Despite courtroom battles between the two companies around the world, Apple still relies on Samsung to provide much of the components for its smartphone and tablet devices, so much so that it is believed that it has invested a significant amount in the Korean firm’s Texas-based chip making plant.

Samsung has formed a large part of Apple’s supply chain for its iPhone and iPad, manufacturing Flash and DRAM memory for the devices but it also fabricates Apple’s custom ARM-based A4 and A5 (and reportedly A6) processors, which power the company’s bestselling consumer electronic products.

Jefferies analyst Peter Misek believes that Apple isn’t just contributing to Samsung’s revenues, its investment in the company is helping to fund “a large portion of Samsung’s Austin fab (fabrication facility)” especially given the fact it is “manufacturing the upcoming quad-core A6 app processor there.”

Samsung’s 1.6 million square foot, $3.6 billion factory is the company’s second non-memory chip fabrication plant, the other located in South Korea.

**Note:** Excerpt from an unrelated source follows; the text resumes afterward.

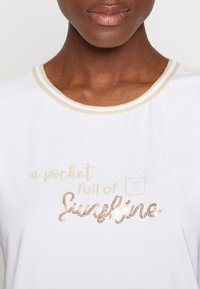 Hvid t-shirt med guld-accenteret halsudskæring og skinnende guldtekst "a pocket full of Sunshine", der indeholder en lille lommegrafik i designet.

However, given the animosity between the two companies, Apple is still cutting ties elsewhere.

Misek adds:

“All else equal, we see Samsung losing share in Apple’s supply chain and other Asia suppliers gaining share. We believe semi equipment could benefit from the increased order flow. We believe that in 2013 when Apple starts production of the A7 that the company will likely add TSMC as a supplier in addition to Samsung.”

Apple has been linked with TMSC previously, with the Cupertino-based technology giant reportedly issuing a trial to the company to manufacture its next generation A6 processors, moving production away to a non-competitive vendor.

Apple’s new A6 processor is expected to be a quad-core chip that will power the company’s next-generation iPad tablet which is tipped to launch on March 7 and come with LTE support.